We have collected, processed and cryopreserved 950 samples. Cell viability, leukocyte number, blood volume and CD34+ HPCs numbers were analyzed for 899 samples. Our analyses demonstrated a wide variation between individual samples, although significant trends could be identified. Key question in UC banking and haematopoietic stem cell transplantation include how many cells are required for a successful transplant and which cell type is the best measure.

Our center received UC blood samples from local and outlying areas. As a result samples were collected by many different doctors with some variability in collection technique and volume. It is important to identify parameters that may affect the final yield of nucleated cells and CD34+ HPCs and to set guidelines that will result in a greater yield of cells avoiding the banking of samples with insufficient cells.

According to other cord blood banks the mean volume collected, nucleated cell count, monocyte and CD34+ HPCs counts were 78.81 ± 23.56 ml, 0.91 ± 0.44 x 109, 0.49 ± 0.23 x 109, and 2.4 ± 2.08 x 106 . Moreover the leukocyte counts and CD34+ HPCs significantly correlated with the volume collected. We found a highly statistically significant correlation between leukocyte cell count and CD34+ HPCs cell number, (r=0.66, P<0.0001). The same correlation was found between monocyte cell count and HPCs cell number (r= 0.68, P<0.0001). This result indicates that leukocyte count either monocyte count can be used like predictor for total cell CD34+ HPCs counts.

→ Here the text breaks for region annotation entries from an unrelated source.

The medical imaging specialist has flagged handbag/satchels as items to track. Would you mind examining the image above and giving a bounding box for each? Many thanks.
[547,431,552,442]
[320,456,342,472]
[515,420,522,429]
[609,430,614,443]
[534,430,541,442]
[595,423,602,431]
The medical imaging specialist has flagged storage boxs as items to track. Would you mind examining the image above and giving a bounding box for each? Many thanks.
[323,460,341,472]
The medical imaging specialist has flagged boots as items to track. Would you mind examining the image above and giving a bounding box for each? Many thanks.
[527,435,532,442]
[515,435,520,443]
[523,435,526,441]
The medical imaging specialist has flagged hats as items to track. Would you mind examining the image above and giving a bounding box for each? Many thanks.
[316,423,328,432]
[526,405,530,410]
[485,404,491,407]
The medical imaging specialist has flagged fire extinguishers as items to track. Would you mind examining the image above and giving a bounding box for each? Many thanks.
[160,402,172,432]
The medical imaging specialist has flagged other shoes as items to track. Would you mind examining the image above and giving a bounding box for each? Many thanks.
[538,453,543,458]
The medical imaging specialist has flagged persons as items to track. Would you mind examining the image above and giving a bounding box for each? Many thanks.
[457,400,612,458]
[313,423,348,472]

Several centers have used separation methods for UCB prior to cryopreservation, and good recoveries have been obtained following HES sedimentation [9], 3% gelatin sedimentation [12], or Ficoll density gradients [13]. In comparison with others methods HES sedimentation does not require any laboratory preparation since it is commercially available and it can be used in a closed system, thus impeding possible microbial contamination during handling [14].

Here we describe a simple effective system for UCB processing in a triple bag which removes 93.8 ± 8.4% of RBC and allows the storage of UCB units in small volumes thus reducing the cost of large-scale UCB banking. After volume reduction the respective UCB units contained 1.06 ± 054 × 109 NC and 3.4 ± 3.07×106 CD34+ HPC , 17.88 ± 9.35×109 RBC while the viability and the volume were 92 ± 5.9 % and 6.41 ± 0.99 ml respectively.

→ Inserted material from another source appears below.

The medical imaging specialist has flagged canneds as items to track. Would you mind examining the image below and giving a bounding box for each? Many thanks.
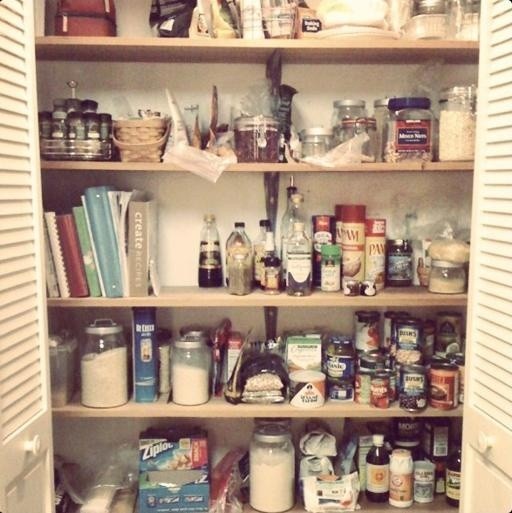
[324,311,465,411]
[385,239,414,287]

Double extraction techniques using HES in a closed bag system can result in high recovery rates and significant depletion of RBC, allowing storage volumes comparable to techniques that use density gradient centrifugation while maintaining the quantity and quality of the progenitors cells. Moreover we found that the blood volume is a good predictor for the NC and CD34+ HPC count and consists an important factor for successful transplantation.